Ntdll.dll breaks memory down into pages. (A page of memory is 4KB.) When a program requests 200 bytes of memory, then another 200 bytes, then another 500 bytes, all three of these requests fit into one page of memory with a fair amount of memory still available (7292 bytes, to be exact). However, with PageHeap enabled, each request receives its own page of memory plus an extra page. Ntdll.dll generates the pointer for the memory by starting at the end of the first page and counting backward by the number of bytes requested, as Figure 1 shows. Ntdll.dll marks the second page of memory as no access. Thus, ntdll.dll gives the program a boundary so that if the program tries to write even 1 byte past the amount of memory it requested, the program hits the second page and immediately generates an Access Violation error.
○ ○ ○ ○ ○
SET OF TASKS ::
1: According to the PageHeap passage, how does ntdll.dll mark the second page of memory?
2: Reproduce the stretch of the PageHeap passage from "Ntdll.dll breaks memory" through "Access Violation error." word for word.
3: Carry on the PageHeap passage on ntdll.dll memory pages from the point where it stops.

SUPPLIED DATA ::
○ ○ ○ ○ ○
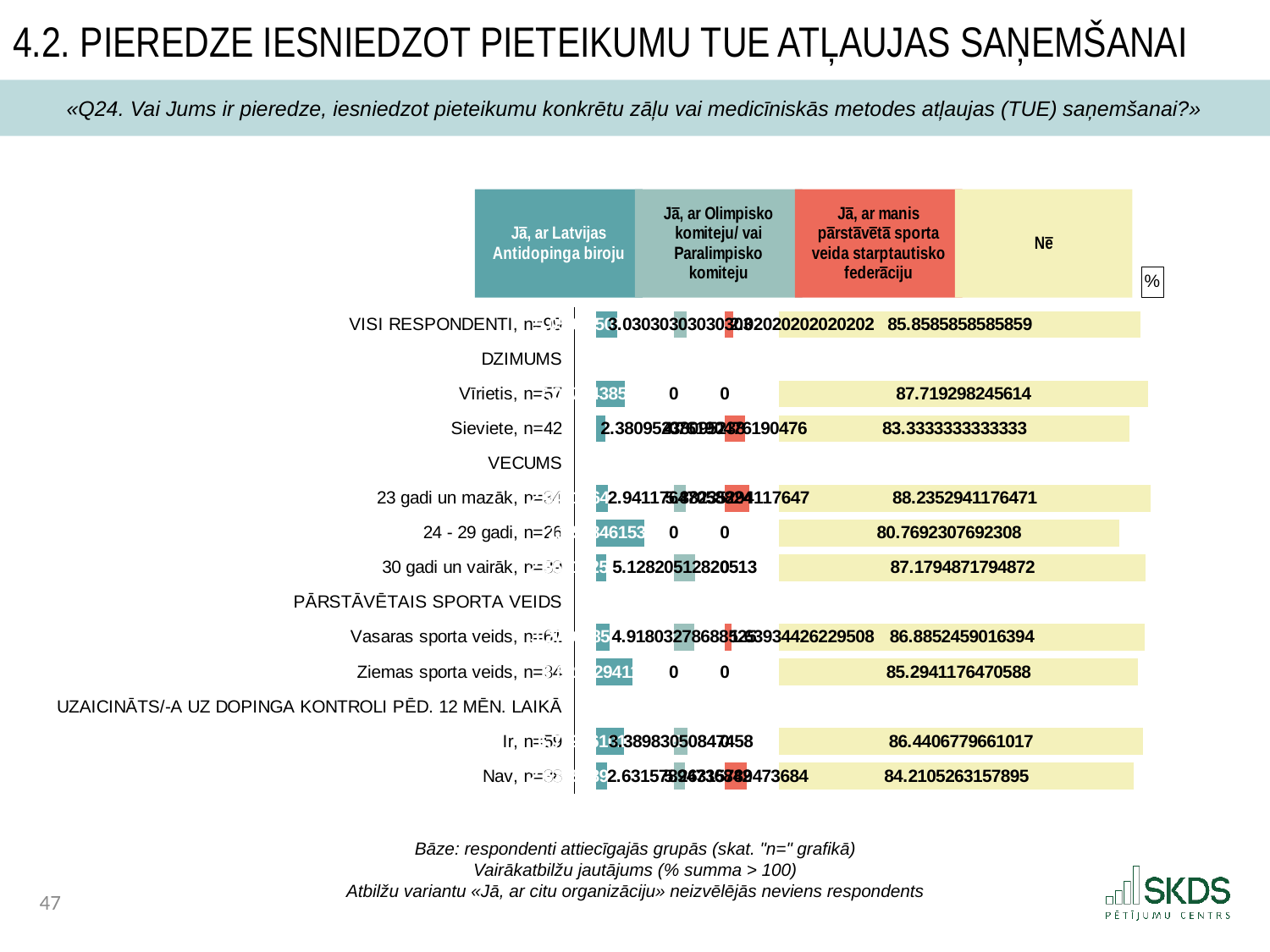
Which has a larger value for "Nē": Vīrietis, n=57 or Sieviete, n=42? Vīrietis, n=57 What is the value of "Jā, ar Olimpisko komiteju/ vai Paralimpisko komiteju" for Vīrietis, n=57? 0 How many respondent groups (bars) are plotted in the chart? 10 What is the value of "Nē" for Sieviete, n=42? 83.3333333333333 How many series does the legend list? 4 What kind of chart is shown on the slide? Stacked horizontal bar chart What is the difference between the "Nē" values for Vīrietis, n=57 and Sieviete, n=42? 4.3859649122807 Which category has the highest value for "Nē"? 23 gadi un mazāk, n=34 What is the value of "Nē" for Vīrietis, n=57? 87.719298245614 What is the value of "Nē" for VISI RESPONDENTI, n=99? 85.8585858585859 Which category has the lowest value for "Nē"? 24 - 29 gadi, n=26 What is the value of "Nē" for Ziemas sporta veids, n=34? 85.2941176470588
○ ○ ○ ○ ○
ANSWERS GIVEN ::
1: It marks the second page as no access.

2:
Ntdll.dll breaks memory down into pages. (A page of memory is 4KB.) When a program requests 200 bytes of memory, then another 200 bytes, then another 500 bytes, all three of these requests fit into one page of memory with a fair amount of memory still available (7292 bytes, to be exact). However, with PageHeap enabled, each request receives its own page of memory plus an extra page. Ntdll.dll generates the pointer for the memory by starting at the end of the first page and counting backward by the number of bytes requested, as Figure 1 shows. Ntdll.dll marks the second page of memory as no access. Thus, ntdll.dll gives the program a boundary so that if the program tries to write even 1 byte past the amount of memory it requested, the program hits the second page and immediately generates an Access Violation error.

3:
PageHeap for Win2K
Unlike NT, Win2K has the PageHeap functionality built in. To set up PageHeap on a Win2K test system, follow these steps:

  1. Increase the size of the memory pagefile to at least 512MB or double its previous size, whichever is larger. To increase the memory size, right-click My Computer, select Properties, then click the Advanced tab. Click Performance, then modify the size of the paging file.


  2. Run gflags.exe from the debugging directory you chose when you installed WinDbg.


  3. In the Global Flags dialog box, which Figure 2 shows, enter the name of the process that you want to monitor in the Image File Name text box. This process will be either inetinfo.exe (if you want to monitor in-process IIS) or dllhost.exe (if you want to monitor all out-of-process applications).


  4. Select the Image File Options option.


  5. Select the Enable heap tail checking, Enable heap free checking, Enable heap parameter checking, Enable heap validation on call, Disable heap coalesce on free, Enable page heap, and Enable heap tagging check boxes. Click Apply, then click OK. (Note that you must click Apply before you click OK.)


  6. Open a command prompt and type
  7. net stop iisadmin /y to stop IIS. Then, restart your IIS services. (You can also use the Iisreset command to stop and restart IIS.)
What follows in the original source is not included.